__TASK INSTRUCTIONS__: Go through the items below and collect each line that contains the word "this". Copy those lines without changing them.

--- start ---

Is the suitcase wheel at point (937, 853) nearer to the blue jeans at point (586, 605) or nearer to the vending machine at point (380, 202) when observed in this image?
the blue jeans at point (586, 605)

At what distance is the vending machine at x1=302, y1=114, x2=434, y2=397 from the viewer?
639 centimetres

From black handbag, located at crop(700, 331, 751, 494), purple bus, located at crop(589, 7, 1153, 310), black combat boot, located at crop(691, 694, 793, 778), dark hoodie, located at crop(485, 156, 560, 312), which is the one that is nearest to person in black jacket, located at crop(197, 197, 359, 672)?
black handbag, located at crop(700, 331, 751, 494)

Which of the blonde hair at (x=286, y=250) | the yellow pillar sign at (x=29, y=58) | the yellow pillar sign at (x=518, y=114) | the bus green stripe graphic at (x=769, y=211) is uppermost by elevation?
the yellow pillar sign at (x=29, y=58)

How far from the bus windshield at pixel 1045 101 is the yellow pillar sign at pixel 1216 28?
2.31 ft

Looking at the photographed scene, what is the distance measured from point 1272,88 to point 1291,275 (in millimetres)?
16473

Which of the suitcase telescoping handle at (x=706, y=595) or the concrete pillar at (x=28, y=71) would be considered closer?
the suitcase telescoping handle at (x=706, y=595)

--- end ---
--- start ---

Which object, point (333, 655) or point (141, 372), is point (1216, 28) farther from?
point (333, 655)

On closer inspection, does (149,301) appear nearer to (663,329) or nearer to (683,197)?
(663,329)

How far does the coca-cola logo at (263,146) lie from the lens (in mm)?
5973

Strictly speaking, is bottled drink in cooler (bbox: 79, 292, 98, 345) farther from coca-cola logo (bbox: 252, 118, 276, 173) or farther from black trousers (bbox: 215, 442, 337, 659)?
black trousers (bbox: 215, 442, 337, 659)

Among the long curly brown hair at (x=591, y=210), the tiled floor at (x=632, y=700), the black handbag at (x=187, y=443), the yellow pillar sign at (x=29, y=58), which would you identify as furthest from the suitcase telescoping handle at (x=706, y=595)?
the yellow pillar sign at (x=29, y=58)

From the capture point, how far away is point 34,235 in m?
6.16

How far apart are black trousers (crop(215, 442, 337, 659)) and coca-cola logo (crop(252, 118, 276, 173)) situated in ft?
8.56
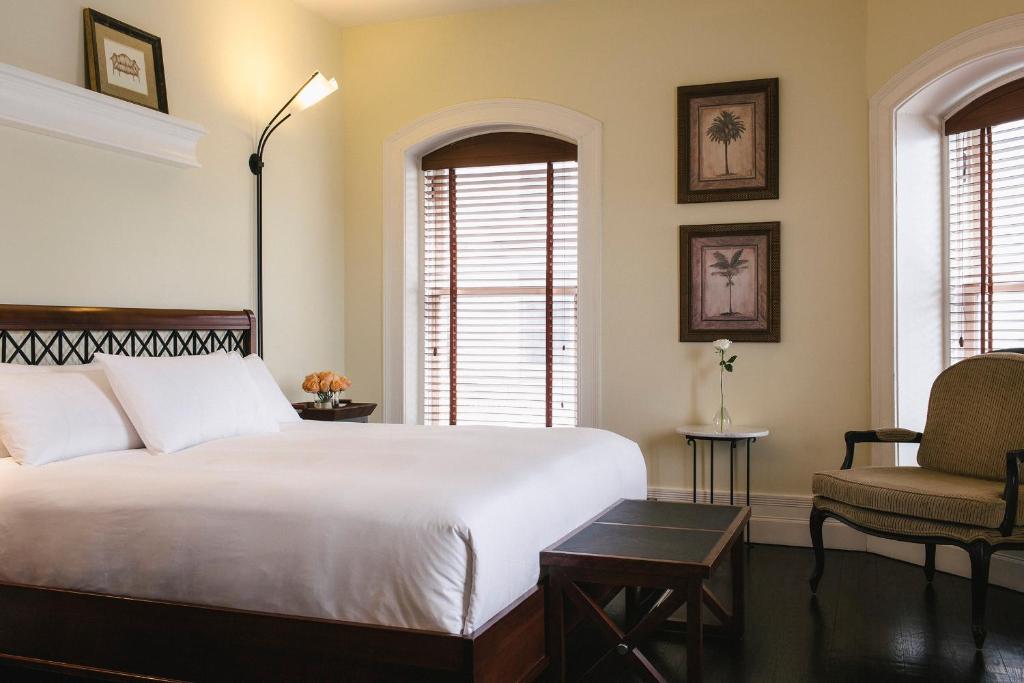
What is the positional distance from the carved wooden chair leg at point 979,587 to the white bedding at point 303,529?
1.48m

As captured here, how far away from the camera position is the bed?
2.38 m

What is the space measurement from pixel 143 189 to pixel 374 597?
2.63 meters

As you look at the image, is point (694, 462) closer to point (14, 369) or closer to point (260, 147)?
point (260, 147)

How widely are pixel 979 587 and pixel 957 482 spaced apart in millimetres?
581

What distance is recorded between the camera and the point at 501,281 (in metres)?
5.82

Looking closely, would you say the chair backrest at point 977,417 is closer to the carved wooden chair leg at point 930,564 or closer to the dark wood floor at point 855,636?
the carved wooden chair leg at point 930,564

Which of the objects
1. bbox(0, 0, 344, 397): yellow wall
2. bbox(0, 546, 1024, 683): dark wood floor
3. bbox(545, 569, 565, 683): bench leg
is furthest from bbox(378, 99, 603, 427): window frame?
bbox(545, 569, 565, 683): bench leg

--- end ---
--- start ---

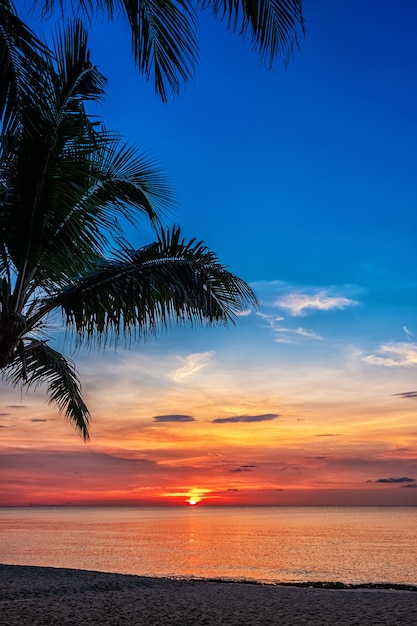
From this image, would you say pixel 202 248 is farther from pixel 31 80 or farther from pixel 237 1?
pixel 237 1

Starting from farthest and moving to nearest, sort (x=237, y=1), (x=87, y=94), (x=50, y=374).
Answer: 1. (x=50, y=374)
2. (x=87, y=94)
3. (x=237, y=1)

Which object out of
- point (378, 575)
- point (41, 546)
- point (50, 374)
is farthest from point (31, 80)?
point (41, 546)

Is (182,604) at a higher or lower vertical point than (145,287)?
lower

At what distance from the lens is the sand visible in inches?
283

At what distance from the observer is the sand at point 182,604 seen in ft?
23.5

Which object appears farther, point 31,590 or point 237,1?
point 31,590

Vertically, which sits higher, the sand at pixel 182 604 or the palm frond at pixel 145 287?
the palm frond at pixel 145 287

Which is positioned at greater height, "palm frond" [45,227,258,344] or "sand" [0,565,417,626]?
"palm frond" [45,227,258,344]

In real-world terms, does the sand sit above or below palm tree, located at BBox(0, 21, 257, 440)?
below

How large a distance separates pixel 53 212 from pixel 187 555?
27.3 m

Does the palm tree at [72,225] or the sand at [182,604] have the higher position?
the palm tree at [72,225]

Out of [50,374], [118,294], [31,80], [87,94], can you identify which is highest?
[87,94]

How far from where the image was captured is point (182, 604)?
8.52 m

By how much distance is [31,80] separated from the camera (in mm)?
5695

--- end ---

__WRITTEN RESPONSE__:
Is the suitcase wheel at point (937, 853) nearer to the blue jeans at point (586, 605) or nearer to the vending machine at point (380, 202) when observed in this image?
From this image, would you say pixel 202 248 is farther from pixel 31 80 or farther from pixel 237 1?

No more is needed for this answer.